Highly developed artistic skills of the former residents of Jamno, resulted in beautifully decorated everyday items. At first it was woodcarving only: engraved geometrical and plant ornaments with a repeated heart motive, which is so typical of Jamno; in time, this also included polychromy.

The crowning achievements of the Jamno folk artistic work undoubtedly include painted armchairs and chairs: with a rich colour palette and a wonderful composition of ornamental motifs. The primary decorative elements were made with the use of templates; in spite of this, it is difficult to find two identical items. Dissimilarity was achieved by using various colours and motif compositions, which in result offered a wide range of artistic solutions. Furniture ornamentation was typical of Jamno only. It was so characteristic that even today one does not find it problematic to determine their cultural identity. The polychromy includes blue, green, red, yellow and white (with various shades) colours with floral ornaments: most frequently, these are the motifs of tulips, wild flowers, rosette and heart. The decoration was axial and symmetrical, and there is a vase in the centre.

It was also the so-called house industry, i.e. weaving and lacemaking, where the residents could pursue their artistic and aesthetic interests. The Jamno residents prided themselves on beautiful clothes. For these they used linen, fulled cloth and cotton that was weaved in the village. It was lace that constituted an important element of women’s dress. This was mainly used to ornament headgear: bonnets for married women, and above all, the so-called forehead covers: headbands that were worn both by maidens and married women. Embroidery was used less frequently in ornamentation.

Cross stitch templates have been preserved in museum collections. These templates, apart from the alphabet (letters were used for embroidering monograms on underwear, bed linen and towels: the bride’s dowry), biblical scenes, stars, single flowers and vase compositions, which were analogical to those on furniture, yet were presented in a strongly geometric form. Definitely fewer colours were used: it was green, dark blue, brown shades and occasionally red that dominate.
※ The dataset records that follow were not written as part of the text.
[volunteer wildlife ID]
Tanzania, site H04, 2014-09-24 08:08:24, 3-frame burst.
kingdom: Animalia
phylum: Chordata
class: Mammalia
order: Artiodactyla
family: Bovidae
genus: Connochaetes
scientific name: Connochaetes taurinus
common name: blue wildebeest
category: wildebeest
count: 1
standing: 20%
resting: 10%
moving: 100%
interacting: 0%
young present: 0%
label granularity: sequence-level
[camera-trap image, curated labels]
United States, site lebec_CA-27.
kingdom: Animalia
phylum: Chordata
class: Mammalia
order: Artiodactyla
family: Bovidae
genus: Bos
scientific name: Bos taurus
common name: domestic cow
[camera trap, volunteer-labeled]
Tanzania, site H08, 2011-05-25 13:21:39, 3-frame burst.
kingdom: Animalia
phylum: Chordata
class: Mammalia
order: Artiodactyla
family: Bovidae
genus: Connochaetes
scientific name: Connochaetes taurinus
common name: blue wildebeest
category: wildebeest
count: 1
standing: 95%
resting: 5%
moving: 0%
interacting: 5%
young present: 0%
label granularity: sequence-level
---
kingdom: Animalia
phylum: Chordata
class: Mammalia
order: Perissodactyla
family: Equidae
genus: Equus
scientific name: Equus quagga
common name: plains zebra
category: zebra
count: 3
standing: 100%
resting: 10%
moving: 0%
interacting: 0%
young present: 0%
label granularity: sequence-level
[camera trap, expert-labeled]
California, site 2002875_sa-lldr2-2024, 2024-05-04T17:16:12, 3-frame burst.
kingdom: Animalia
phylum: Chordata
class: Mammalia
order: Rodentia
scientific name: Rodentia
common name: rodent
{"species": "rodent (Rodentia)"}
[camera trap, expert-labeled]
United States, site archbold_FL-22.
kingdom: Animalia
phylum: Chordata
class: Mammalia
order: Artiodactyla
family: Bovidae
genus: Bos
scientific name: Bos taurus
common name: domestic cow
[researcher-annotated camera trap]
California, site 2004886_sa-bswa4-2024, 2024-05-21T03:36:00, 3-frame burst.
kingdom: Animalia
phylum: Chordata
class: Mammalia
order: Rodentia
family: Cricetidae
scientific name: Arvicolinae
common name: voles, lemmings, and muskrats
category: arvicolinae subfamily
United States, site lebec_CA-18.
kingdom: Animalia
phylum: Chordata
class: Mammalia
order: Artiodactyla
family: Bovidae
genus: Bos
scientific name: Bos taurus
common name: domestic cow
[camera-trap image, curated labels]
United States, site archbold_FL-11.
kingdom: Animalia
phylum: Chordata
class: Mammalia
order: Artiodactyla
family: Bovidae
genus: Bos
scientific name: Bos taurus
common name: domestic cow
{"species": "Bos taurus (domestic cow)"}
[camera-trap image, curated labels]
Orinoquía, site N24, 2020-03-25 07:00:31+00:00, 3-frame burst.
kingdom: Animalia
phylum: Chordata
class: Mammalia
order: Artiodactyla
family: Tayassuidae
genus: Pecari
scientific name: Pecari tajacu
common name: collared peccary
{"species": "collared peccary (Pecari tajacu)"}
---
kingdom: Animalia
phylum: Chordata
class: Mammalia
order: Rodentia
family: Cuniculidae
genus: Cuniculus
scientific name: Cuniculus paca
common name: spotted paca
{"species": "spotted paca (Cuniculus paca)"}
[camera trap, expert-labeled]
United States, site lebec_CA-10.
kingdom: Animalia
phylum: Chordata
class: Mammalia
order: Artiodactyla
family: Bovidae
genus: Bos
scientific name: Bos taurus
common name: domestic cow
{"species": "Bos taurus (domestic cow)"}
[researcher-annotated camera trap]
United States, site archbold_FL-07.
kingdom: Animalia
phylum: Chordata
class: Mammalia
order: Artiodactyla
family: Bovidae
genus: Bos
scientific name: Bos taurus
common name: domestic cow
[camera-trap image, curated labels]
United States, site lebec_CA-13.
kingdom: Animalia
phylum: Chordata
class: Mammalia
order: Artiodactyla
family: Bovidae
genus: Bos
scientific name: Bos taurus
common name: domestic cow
Another variety of embroidery used in Jamno ornamentation is the so-called linear embroidery, which is characterised by the presence only of a contour of the decorative element. For example, it was gloves that were decorated in this manner, with a heart in the centre around tulips.

Jamno residents had the sense of beauty and the need for ornamentation through all of their lives. Even tombs were decorated with polychromy just like furniture. The floral ornament constituted a frame for folk sayings of an epitaphic nature or biblical verses.

 

Nowdays  history has come full circle: Jamno and its extraordinary culture has once again become an element of the promotion of the Koszalin town.